Пол Кронин - Знакомьтесь — Вернер Херцог
Один мой друг очень просил задать вам вопрос. Я знаю, что для вас кино не искусство, но все же: в чем предназначение искусства вообще?
Никогда не задумывался над этим. Знаю только, что произведения великих поэтов и художников не меняют ход моей жизни. Но делают ее лучше.
Каким образом?
Просто напишите, что моя жизнь становится ЛУЧШЕ. И непременно большими буквами.
9
Песня жизни
Давайте поговорим о режиссере монтажа Беате Майнка-Йеллингхаус. Ваши совместные работы — «Признаки жизни», «Агирре», «Край безмолвия и тьмы» и другие ленты, до «Фицкарральдо» включительно. Каким было ваше сотрудничество, и каков вообще ваш подход к монтажу?
С Беате мы работали просто: стремительно, и не тратя времени впустую. Не то чтобы я небрежно относился к монтажу, просто я быстро принимаю решения, а у Беате было прекрасное чутье, и она мгновенно отбирала лучшие кадры. Она безошибочно отделяла зерна от плевел. Я очень многому научился у Беате за эти годы, без нее я был бы лишь тенью самого себя. Мы начали работать вместе, когда я снимал «Признаки жизни». И вот мы просматриваем первую шестисотметровую бобину на монтажном столе. Пленка неправильно намотана, Беате ставит ее в аппарат и прокручивает в задом наперед на скорости в пять раз быстрее той, на которой обычно смотрят. Когда катушка останавливается, она вынимает ее и швыряет в мусорную корзину: «Никуда не годится. Второй раз даже в руки нет смысла брать». Я, понятное дело, пришел в ужас, но через пару недель пересмотрел эту пленку, сравнив с остальным материалом, и понял, что Беате была права. Хороший материал она распознавала с такой же скоростью.
С другими режиссерами монтажа вы работали в том же темпе?
==============================
ЗАДАНИЯ ->
**a.** Какой длины была первая бобина, которую Херцог и Беате смотрели на монтажном столе, если верить интервью с Херцогом?
**b.** Перепишите из интервью с Херцогом кусок от «Каким образом?» до «подход к монтажу?» включительно.
**c.** Сверьте с интервью с Херцогом три утверждения: (i) Херцог и Беате начали работать вместе на съемках «Признаков жизни»; (ii) Херцог сразу согласился с Беате, что выброшенная пленка никуда не годится; (iii) произведения великих поэтов и художников меняют ход жизни Херцога. Для каждого ответьте «да» или «нет» и приведите решающие слова из интервью.

ВЫДЕРЖКИ ИЗ ДАННЫХ ->
==============================
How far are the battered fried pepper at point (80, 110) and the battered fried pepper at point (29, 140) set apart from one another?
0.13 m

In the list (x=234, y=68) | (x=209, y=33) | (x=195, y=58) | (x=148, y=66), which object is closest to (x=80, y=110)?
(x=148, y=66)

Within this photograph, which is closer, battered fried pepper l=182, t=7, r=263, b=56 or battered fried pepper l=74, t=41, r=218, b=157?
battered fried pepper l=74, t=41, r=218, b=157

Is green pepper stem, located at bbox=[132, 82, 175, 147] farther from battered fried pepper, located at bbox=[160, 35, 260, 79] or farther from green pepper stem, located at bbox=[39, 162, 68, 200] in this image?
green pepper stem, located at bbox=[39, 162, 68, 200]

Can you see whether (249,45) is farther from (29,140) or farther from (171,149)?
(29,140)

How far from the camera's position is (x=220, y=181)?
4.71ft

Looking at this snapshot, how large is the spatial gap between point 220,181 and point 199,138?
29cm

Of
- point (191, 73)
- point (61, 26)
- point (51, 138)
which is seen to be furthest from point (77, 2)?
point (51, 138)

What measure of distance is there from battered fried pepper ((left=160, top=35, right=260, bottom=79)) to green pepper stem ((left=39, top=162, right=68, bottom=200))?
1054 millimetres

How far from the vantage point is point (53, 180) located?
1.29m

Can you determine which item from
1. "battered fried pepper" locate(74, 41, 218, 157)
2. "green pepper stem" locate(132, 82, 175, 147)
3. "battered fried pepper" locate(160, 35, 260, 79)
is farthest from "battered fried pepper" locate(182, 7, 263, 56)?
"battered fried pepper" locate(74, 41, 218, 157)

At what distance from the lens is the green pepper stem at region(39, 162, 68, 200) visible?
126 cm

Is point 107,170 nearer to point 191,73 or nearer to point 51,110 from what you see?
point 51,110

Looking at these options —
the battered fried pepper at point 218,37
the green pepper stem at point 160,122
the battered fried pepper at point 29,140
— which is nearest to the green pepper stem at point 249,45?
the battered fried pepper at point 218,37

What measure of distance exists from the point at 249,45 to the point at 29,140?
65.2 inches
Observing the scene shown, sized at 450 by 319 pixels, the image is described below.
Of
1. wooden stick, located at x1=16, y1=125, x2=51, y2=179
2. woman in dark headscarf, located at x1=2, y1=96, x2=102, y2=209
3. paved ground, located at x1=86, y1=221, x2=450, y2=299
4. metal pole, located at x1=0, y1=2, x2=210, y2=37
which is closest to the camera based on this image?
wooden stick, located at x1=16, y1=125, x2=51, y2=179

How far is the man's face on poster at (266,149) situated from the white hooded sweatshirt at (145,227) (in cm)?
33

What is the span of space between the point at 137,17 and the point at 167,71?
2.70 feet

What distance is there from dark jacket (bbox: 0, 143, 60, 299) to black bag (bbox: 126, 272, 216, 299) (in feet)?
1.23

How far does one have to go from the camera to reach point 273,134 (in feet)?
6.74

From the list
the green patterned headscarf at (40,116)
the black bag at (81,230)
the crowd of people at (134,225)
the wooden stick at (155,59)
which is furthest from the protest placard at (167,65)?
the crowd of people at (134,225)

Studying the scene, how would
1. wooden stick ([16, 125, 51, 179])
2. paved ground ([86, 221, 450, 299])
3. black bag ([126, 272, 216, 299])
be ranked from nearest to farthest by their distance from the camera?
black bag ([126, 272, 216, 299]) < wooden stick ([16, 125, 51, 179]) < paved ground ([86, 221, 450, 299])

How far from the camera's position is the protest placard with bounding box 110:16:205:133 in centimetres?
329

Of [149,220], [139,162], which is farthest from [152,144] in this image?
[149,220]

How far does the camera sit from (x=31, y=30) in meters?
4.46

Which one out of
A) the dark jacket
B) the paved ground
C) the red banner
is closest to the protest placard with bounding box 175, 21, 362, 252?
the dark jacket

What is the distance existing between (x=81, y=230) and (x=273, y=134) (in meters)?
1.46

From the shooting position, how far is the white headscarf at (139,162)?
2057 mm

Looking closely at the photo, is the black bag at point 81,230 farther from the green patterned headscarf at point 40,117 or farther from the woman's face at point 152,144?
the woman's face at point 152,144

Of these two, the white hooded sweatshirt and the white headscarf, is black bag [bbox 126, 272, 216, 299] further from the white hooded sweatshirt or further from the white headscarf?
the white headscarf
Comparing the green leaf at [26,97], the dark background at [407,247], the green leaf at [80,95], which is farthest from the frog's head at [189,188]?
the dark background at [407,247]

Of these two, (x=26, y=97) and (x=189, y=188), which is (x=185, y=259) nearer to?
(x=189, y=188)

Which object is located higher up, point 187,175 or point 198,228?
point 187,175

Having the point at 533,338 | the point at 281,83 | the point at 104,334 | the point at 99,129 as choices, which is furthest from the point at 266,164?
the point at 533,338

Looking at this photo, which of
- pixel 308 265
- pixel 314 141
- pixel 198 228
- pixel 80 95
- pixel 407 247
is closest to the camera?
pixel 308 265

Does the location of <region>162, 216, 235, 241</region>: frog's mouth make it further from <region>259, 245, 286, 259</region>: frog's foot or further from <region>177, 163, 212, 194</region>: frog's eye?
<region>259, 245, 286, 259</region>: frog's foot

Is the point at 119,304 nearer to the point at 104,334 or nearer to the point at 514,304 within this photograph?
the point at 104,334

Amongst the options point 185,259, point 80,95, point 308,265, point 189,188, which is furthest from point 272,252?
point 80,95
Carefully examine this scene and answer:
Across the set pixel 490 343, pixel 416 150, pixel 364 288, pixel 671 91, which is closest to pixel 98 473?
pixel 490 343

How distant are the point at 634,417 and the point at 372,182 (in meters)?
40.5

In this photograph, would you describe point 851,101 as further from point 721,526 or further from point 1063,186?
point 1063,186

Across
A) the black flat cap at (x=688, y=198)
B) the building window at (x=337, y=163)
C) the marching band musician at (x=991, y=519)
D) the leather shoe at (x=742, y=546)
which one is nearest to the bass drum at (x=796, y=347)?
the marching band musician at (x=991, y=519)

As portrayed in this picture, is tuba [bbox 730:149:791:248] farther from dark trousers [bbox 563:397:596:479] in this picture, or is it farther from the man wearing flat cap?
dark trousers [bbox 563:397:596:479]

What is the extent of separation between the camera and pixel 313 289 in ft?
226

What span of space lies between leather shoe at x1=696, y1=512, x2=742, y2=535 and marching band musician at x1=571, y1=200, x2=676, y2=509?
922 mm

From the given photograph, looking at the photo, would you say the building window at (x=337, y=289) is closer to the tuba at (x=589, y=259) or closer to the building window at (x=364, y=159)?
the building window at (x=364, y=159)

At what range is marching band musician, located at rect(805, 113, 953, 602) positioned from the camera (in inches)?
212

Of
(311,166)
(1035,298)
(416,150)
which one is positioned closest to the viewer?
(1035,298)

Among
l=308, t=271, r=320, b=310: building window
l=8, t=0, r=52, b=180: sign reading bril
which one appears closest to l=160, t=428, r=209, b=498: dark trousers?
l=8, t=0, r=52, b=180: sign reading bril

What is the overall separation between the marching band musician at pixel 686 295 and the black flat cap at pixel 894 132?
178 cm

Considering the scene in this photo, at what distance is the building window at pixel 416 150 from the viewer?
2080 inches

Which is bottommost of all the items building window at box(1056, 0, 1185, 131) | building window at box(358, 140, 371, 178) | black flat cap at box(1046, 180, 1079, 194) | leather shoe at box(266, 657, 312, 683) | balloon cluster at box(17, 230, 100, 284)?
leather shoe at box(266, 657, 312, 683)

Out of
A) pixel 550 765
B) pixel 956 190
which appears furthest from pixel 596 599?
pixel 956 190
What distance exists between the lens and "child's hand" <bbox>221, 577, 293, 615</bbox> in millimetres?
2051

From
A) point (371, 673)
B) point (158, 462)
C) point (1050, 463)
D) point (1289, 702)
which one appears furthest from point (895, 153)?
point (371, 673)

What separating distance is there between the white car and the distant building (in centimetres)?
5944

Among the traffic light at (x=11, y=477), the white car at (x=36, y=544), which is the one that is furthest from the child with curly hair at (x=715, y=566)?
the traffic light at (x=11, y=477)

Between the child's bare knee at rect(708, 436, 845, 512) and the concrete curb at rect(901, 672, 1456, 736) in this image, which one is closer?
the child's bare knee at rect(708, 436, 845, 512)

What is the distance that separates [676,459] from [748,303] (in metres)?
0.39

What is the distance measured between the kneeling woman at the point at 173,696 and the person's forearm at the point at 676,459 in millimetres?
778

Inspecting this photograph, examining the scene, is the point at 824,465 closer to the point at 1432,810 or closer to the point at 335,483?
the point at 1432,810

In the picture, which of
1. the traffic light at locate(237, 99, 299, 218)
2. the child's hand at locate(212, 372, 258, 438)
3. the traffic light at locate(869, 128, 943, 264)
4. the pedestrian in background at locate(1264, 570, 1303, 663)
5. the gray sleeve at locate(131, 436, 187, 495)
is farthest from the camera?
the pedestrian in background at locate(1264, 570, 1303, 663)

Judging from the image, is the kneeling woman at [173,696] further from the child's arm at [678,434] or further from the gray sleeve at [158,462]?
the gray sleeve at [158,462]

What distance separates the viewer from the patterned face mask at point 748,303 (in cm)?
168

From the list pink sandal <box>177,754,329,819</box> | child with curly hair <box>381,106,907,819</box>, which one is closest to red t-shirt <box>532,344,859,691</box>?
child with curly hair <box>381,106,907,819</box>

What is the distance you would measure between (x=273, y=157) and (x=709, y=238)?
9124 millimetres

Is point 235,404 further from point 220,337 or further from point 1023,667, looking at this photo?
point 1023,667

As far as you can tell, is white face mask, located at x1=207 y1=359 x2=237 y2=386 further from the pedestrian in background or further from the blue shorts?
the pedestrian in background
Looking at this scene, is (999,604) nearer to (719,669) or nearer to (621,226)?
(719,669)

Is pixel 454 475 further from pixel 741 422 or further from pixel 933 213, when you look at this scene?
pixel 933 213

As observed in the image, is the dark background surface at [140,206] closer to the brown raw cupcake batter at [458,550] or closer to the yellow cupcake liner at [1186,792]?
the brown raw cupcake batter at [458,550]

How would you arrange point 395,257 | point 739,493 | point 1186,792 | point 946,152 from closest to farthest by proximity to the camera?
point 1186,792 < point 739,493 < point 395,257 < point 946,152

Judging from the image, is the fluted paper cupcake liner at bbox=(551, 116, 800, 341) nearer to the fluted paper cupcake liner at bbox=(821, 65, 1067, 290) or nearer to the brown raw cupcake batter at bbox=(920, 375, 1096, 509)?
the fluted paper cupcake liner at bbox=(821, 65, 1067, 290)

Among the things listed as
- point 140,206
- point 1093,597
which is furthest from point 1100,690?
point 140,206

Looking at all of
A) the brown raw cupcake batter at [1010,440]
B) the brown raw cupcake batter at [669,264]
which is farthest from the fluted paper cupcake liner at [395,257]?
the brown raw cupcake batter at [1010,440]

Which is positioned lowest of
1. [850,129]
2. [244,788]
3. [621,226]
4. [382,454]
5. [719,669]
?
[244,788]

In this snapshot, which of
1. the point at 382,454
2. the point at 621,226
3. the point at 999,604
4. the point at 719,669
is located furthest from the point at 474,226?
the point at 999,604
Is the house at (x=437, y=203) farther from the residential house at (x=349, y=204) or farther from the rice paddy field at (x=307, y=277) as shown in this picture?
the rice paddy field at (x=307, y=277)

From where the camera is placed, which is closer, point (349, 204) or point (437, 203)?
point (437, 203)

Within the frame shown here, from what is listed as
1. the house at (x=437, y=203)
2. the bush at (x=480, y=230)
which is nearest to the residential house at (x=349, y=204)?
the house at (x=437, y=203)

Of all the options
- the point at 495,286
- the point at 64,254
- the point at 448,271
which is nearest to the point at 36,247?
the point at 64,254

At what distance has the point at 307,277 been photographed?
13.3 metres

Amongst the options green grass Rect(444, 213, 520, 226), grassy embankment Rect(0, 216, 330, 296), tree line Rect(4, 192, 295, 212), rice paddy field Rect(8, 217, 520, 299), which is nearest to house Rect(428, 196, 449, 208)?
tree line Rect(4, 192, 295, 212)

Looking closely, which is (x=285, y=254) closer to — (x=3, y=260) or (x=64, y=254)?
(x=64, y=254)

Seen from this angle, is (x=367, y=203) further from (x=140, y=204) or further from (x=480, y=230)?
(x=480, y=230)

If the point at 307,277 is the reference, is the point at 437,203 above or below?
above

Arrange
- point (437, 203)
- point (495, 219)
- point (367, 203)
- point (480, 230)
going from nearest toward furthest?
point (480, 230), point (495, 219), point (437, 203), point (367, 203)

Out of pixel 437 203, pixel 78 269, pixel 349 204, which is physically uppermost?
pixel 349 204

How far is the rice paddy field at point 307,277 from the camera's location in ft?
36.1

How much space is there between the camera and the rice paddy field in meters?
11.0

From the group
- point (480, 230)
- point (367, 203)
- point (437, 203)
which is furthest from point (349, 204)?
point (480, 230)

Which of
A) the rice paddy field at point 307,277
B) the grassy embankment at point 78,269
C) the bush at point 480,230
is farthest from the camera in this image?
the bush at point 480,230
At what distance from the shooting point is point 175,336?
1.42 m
==============================
ОТВЕТЫ НА ЗАДАНИЯ ->
**a.** Шестьсот метров.

**b.**
Каким образом?
Просто напишите, что моя жизнь становится ЛУЧШЕ. И непременно большими буквами.
9
Песня жизни
Давайте поговорим о режиссере монтажа Беате Майнка-Йеллингхаус. Ваши совместные работы — «Признаки жизни», «Агирре», «Край безмолвия и тьмы» и другие ленты, до «Фицкарральдо» включительно. Каким было ваше сотрудничество, и каков вообще ваш подход к монтажу?

**c.**
(i) Да: «Мы начали работать вместе, когда я снимал «Признаки жизни».»
(ii) Нет: «Я, понятное дело, пришел в ужас, но через пару недель пересмотрел эту пленку, сравнив с остальным материалом, и понял, что Беате была права.»
(iii) Нет: «произведения великих поэтов и художников не меняют ход моей жизни»